The century of Galileo and Newton saw the disappearance of another piece of medieval superstition: the witchcraft craze. Witches have been known since ancient times; the evidence suggests that they were people who happened to be possessed of what we would now call ‘paranormal powers’, the most common being the ability to heal. But it is worth noting that witches themselves have always, in all times, claimed that their abilities are somehow involved with the control of spirits. The so-called spiritualist movement of the nineteenth century was, in the most precise sense, a revival of witchcraft. And the parallel of the spiritualist movement - and some of the extraordinary effects produced by the ‘spirits’ during seances - should warn us against making the simplistic assumption that witchcraft was pure superstition and self-delusion. (I have discussed these questions at length elsewhere, notably in
Mysteries
., Part 1, chapter 3, and
Poltergeist
, chapter 6.)

In ancient Greece, Rome, China, India, Egypt, Japan and Sumeria, witches (or magicians) were regarded with fear; yet it would probably be true to say that in most rural communities, the witch or ‘seer’ was taken for granted and regarded as a useful member of the community.
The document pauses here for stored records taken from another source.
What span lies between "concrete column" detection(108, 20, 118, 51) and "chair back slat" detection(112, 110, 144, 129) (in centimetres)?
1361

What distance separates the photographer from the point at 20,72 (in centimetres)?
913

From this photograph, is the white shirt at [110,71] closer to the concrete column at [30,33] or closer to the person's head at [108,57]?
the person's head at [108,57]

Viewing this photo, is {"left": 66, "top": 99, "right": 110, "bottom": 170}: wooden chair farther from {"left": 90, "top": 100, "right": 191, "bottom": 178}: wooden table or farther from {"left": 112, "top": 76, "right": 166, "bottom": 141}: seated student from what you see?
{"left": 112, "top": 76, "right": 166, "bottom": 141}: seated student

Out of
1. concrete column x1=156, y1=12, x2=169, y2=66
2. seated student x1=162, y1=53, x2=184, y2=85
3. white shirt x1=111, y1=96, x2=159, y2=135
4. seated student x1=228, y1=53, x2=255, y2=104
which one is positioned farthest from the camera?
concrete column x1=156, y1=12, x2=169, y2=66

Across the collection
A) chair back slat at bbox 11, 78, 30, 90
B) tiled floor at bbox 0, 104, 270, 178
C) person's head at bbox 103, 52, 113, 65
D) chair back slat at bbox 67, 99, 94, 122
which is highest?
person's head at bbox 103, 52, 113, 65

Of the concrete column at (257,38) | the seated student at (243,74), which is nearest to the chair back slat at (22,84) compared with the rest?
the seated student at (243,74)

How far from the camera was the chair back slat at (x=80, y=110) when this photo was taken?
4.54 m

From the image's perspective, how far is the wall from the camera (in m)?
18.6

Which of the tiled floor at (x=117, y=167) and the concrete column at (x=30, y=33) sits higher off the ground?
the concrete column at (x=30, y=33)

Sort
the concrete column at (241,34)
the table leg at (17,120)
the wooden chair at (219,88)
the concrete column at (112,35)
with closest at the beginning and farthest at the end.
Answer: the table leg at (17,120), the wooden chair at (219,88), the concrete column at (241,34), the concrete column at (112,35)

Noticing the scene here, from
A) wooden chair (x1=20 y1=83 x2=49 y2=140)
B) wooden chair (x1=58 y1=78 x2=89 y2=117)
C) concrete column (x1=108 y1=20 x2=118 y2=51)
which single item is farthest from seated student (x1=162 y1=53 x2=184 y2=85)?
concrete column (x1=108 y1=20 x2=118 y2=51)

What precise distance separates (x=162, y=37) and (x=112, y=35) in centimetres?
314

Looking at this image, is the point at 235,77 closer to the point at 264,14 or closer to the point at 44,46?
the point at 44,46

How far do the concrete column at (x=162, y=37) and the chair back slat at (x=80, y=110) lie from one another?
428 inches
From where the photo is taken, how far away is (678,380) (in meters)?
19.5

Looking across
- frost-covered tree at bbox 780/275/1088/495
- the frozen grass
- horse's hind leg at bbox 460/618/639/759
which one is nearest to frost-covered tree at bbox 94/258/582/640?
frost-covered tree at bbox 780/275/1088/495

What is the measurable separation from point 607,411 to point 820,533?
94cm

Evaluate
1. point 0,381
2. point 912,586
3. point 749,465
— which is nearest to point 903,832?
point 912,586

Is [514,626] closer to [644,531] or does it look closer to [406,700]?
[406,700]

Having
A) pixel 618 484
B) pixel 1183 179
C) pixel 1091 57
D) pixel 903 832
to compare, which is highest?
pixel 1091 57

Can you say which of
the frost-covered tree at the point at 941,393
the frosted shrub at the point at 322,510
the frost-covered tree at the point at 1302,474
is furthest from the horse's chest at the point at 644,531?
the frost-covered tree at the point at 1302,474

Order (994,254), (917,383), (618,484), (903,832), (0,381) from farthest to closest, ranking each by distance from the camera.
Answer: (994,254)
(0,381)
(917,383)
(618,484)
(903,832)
When Pope Innocent III ordered the massacre of Cathars in the thirteenth century, the survivors took refuge in remote valleys in the Alps and Pyrenees, where they could worship in peace. But in 1320 the paranoid Pope John XXII, who was convinced that his enemies were plotting to take his life by magic, authorised a cardinal in Carcassone (the original centre of the Cathar heresy) to take action against magicians, sorcerers and heretics. The Dominican inquisitors had the muddled idea that, because the Cathars thought the world of matter was created by the devil, they must be devil worshippers. And witches were supposed to owe their supernatural powers to a compact with demons. So the inquisitors began trying Cathars on charges of witchcraft and heresy. The first witch trial had already taken place in Toulouse in 1275, when an old woman named Angele de la Barthe was accused of having sexual intercourse with a demon and giving birth to a monster - a confession wrung from her by torture. But it was not until 1390 that the first secular trial for witchcraft - quite unconnected with heresy - took place in Paris: a woman named Jehanne de Brigue was accused by a man of saving his life by witchcraft when he was on the point of death; Jehanne confessed under threat of torture and implicated the man’s wife, claiming she caused the illness by putting a spell on her husband. Both women were burned.